What to produce:
Beneath this sentence is a set of records; write each of them out exactly.

── Input data ──

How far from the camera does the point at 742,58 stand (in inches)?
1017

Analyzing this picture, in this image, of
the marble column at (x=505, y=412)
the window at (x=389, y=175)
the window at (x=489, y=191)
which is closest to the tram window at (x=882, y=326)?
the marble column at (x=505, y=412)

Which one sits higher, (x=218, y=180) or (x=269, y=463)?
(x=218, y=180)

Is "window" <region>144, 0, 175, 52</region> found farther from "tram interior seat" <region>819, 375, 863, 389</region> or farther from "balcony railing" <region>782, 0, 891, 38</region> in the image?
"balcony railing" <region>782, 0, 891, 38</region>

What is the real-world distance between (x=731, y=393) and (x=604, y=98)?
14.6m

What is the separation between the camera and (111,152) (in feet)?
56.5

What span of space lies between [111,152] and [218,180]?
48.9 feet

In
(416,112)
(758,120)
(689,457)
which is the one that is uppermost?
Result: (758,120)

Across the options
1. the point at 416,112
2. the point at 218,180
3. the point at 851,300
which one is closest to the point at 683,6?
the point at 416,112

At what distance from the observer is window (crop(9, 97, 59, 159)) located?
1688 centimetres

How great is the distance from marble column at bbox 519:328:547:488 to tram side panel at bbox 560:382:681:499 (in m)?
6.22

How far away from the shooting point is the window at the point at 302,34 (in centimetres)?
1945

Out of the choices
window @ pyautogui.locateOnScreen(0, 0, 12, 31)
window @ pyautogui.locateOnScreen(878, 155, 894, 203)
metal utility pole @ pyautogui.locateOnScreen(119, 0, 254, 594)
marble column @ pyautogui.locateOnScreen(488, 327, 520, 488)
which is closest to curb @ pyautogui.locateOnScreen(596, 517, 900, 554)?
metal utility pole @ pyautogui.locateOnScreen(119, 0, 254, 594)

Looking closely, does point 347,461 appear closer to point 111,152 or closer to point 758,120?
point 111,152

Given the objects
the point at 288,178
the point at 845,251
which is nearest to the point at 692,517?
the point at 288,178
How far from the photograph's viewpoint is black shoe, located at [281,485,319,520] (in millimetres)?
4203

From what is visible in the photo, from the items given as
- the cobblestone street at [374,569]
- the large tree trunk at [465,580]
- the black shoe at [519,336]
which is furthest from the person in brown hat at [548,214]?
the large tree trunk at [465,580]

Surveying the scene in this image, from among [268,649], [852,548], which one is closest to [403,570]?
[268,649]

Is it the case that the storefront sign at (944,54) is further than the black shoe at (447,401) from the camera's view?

───

Result for this exercise:
How far from the camera does the point at 742,58 stand (in inches)?
1017

Analyzing this picture, in this image, of
the marble column at (x=505, y=412)
the window at (x=389, y=175)
the window at (x=489, y=191)
which is closest to the tram window at (x=882, y=326)?
the marble column at (x=505, y=412)

Which one sits higher, (x=218, y=180) or (x=269, y=463)?
(x=218, y=180)

Is "window" <region>144, 0, 175, 52</region> found farther from "tram interior seat" <region>819, 375, 863, 389</region> or farther from "balcony railing" <region>782, 0, 891, 38</region> in the image?
"balcony railing" <region>782, 0, 891, 38</region>

What is the real-world distance between (x=731, y=393) and (x=604, y=98)?
14.6m

What is the separation between the camera and (111,152) (in feet)?
56.5

What span of space lies between [111,152] and [218,180]?
48.9 feet

In
(416,112)
(758,120)
(689,457)
which is the one that is uppermost?
Result: (758,120)

Across the options
1. the point at 416,112
2. the point at 218,180
3. the point at 851,300
which one is closest to the point at 683,6?
the point at 416,112

At what distance from the observer is window (crop(9, 97, 59, 159)) located?
1688 centimetres

How great is the distance from marble column at bbox 519:328:547:488 to tram side panel at bbox 560:382:681:499 (in m)?
6.22

How far away from the shooting point is the window at the point at 302,34 (in centimetres)?
1945

Out of the choices
window @ pyautogui.locateOnScreen(0, 0, 12, 31)
window @ pyautogui.locateOnScreen(878, 155, 894, 203)
metal utility pole @ pyautogui.locateOnScreen(119, 0, 254, 594)
marble column @ pyautogui.locateOnScreen(488, 327, 520, 488)
which is closest to curb @ pyautogui.locateOnScreen(596, 517, 900, 554)?
metal utility pole @ pyautogui.locateOnScreen(119, 0, 254, 594)

Looking closely, does point 347,461 appear closer to point 111,152 or closer to point 758,120?
point 111,152

Given the objects
the point at 288,178
the point at 845,251
which is nearest to the point at 692,517?
the point at 288,178
How far from the photograph's viewpoint is black shoe, located at [281,485,319,520] (in millimetres)?
4203

From what is visible in the photo, from the items given as
- the cobblestone street at [374,569]
- the large tree trunk at [465,580]
- the black shoe at [519,336]
which is furthest from the person in brown hat at [548,214]?
the large tree trunk at [465,580]

Surveying the scene in this image, from among [268,649], [852,548], which one is closest to [403,570]?
[268,649]

Is it the case that the storefront sign at (944,54) is further than the black shoe at (447,401) from the camera's view?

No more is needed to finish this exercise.